■ GEGEVEN TEKST
Aruba[bewerken | brontekst bewerken]

In 1753 arriveerde Moses Salomo Levy Maduro als eerste jood in Aruba. Vanaf 1924 vond een kleine immigratie plaats vanaf Nederland, Suriname, en Oost-Europa.[3] Tijdens de Tweede Wereldoorlog nam het aantal migranten toe.[4] In 1942 werd de Jewish Country Club opgericht in Palm Beach. De club werd in 1946 erkend door Aruba als religieus centrum, en op 1 december 1956 door het Koninkrijk der Nederlanden. In de jaren 1960 vertrokken veel joden, en werd de club gesloten.[5] Op 4 november 1962 werd de Beth Israël Synagoge in Oranjestad ingewijd.[5]

Indië (Indonesië)[bewerken | brontekst bewerken]

In het toenmalige Oost-Indië heeft voor zover bekend nooit een joodse gemeente bestaan; het aantal Joden was er in verhouding tot de Europese bevolking nooit zo groot als in de West-Indische koloniën. Ze vervulden wel een niet onaanzienlijke rol bij de eeuwenlange Europese overheersing van Oost-Azië. Men vond Joden in alle kringen van de Europeanen: in het bestuur, de rechtspraak, balie, handel, landbouw en nijverheid. Men vormde echter geen min of meer afzonderlijke groep, zoals in Suriname en op Curaçao onder de invloed van de bijzondere plaatselijke omstandigheden en historische tradities wel het geval was. De verhouding tussen Joden en de rest van de bevolking in Oost-Indië liet niets te wensen over.

In en na de Tweede Wereldoorlog deelden de meeste Joden in Indonesië het lot van de Europese ingezetenen: niet alleen de Japanse bezetting maar ook de anarchie na die periode en de onafhankelijkheidsstrijd van de Indonesiërs maakten veel slachtoffers. Velen verloren hun bezittingen en vertrokken berooid naar elders. Volgens tellingen waren er in 1957 nog 450 Joden in Indonesië, in Jakarta Hoogduitse Joden en in Surabaya Sefardische Joden van Iraakse afkomst. In het begin van de jaren 60 emigreerden een aantal Joden naar de Verenigde Staten, Australië en Israël. Her en der verspreid over de archipel leven nog enkele joodse families. In 1969 waren er nog 20 Joden in Jakarta en in Surabaya 25. De laatste synagoge op Java, die in Surabaya, is in 2013 om onduidelijke reden gesloopt.[6] Er resteert nog een joods gebedshuis in Indonesië, gevestigd te Manado op Sulawesi.

■ OPDRACHTDOEL
Beantwoord aan de hand van de tekst over joden in Aruba en Indonesië de volgende vragen:
1. In welk jaar werd de Jewish Country Club in Palm Beach opgericht?
2. Hoeveel Joden waren er volgens tellingen in 1957 nog in Indonesië?
3. Waar is het joodse gebedshuis gevestigd dat nog in Indonesië resteert?

■ OPGESLAGEN GEGEVENS
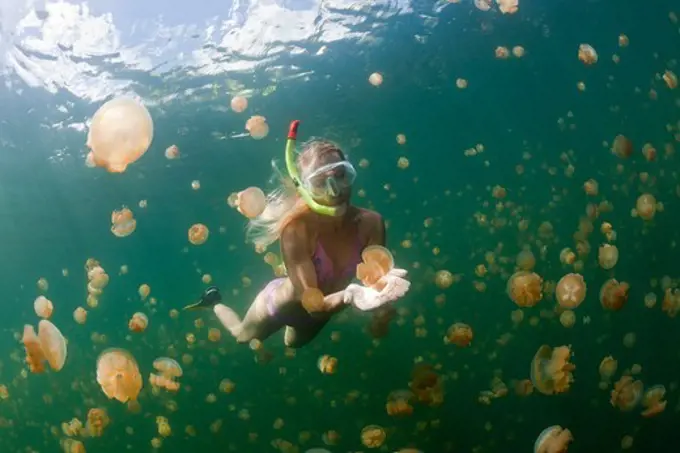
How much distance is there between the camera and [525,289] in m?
6.09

■ UITWERKING
1. In 1942.
2. 450.
3. In Manado op Sulawesi.